On the other hand, general statistics captured by the databases are used by database administrators, DB developers, and data analysts for maintenance and performance tracking purposes. General statistics include server information like concurrency, throughput, and even response times. These stats are often used while taking decisions like increasing resources, tuning queries, and tracking performance metrics over time. 

Fetching DB Statistics

When it comes to statistics what is stored and when depends on the database itself. Each database also provides its own set of interfaces through queries or tools to fetch these statistics. In this section, let us look at how we can fetch statistics for various databases.

1. MySQL Database

For the MySQL database, we can use queries to fetch the statistics. 

Global statuses are statistics about the database and the interactions with it. We can use the “ SHOW GLOBAL STATUS” statement to fetch various types of information. For example, if we were to fetch all the connection error statistics, we can use the following command: 

SHOW GLOBAL STATUS LIKE ‘%Connection_errors%’

And the image below shows a sample response: 

Image source: Collect MySQL Statistics

In order to fetch optimizer statistics, we can query the “INFORMATION_SCHEMA.COLLATIONS”  table. An example query to fetch histogram on column statistics: 

SELECT TABLE_NAME, COLUMN_NAME,

          HISTOGRAM->>’$.”data-type”‘ AS ‘data-type’,

         JSON_LENGTH(HISTOGRAM->>’$.”buckets”‘) AS ‘bucket-count’

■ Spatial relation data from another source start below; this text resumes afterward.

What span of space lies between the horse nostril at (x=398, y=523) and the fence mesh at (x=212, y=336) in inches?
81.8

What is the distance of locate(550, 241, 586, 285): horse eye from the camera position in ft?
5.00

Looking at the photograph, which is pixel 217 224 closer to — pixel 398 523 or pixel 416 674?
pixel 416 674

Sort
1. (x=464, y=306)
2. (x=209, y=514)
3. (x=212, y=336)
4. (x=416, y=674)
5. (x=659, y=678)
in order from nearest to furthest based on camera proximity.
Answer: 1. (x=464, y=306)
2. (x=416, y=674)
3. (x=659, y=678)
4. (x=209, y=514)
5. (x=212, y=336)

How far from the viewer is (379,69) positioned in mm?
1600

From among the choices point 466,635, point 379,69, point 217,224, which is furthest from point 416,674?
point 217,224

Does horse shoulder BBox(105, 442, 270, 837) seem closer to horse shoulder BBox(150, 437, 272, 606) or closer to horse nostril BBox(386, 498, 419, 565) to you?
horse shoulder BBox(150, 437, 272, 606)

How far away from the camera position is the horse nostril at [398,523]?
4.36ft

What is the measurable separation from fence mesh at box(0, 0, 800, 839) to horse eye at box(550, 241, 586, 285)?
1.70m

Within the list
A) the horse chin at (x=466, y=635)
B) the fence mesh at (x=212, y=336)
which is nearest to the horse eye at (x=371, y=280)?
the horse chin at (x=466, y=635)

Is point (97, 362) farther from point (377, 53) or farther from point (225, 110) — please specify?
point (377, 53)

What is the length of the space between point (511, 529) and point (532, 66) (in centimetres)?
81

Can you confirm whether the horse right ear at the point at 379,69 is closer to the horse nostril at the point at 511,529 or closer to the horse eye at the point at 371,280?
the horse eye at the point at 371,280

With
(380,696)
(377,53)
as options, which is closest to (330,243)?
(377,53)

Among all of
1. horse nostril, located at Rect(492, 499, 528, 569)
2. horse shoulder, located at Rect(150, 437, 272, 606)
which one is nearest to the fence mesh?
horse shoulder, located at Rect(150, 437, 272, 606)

         FROM INFORMATION_SCHEMA.COLUMN_STATISTICS;

Here we use the HISTOGRAM keyword to fetch the data we are looking for. The image below shows a sample output for the query above. 

Image Source: MySQL Reference Manual

2. Oracle Database

The Oracle database provides a package called “dbms_stats” which allows us to fetch and view the various stats it gathers. 

We can write simple procedures to gather the stats we need. For example, here is a simple procedure to fetch all stats from a table:

BEGIN

dbms_stats.gather_table_stats(‘SH’,”TREASURY’);

END;

For the Oracle database, you start and stop the gathering workloads using appropriate procedures. Here’s an example on that: 

dbms_stats.gather_system_stats(‘start’) 

dbms_stats.gather_system_stats(‘stop’)

Image Source: Oracle Blogs

The image above shows a query being executed after a procedure to start gathering data has been executed. 

Conclusion

Databases collect many different types of statistics from the time they are set up. From information about tables, the columns, values in each column, to even hardware usage on which the database server is running are captured. While some data is used regularly by the databases like the index  statistics by the query optimizer, other types of collected data are used by DBAs during database performance tuning operations. 

Some databases like MySQL provide in-built tools where you can directly query for DB or index statistics while databases like Oracle DB required packages to do the same. Overall these statistics are very vital to monitor database performance and are also used as diagnostic tools when things go wrong.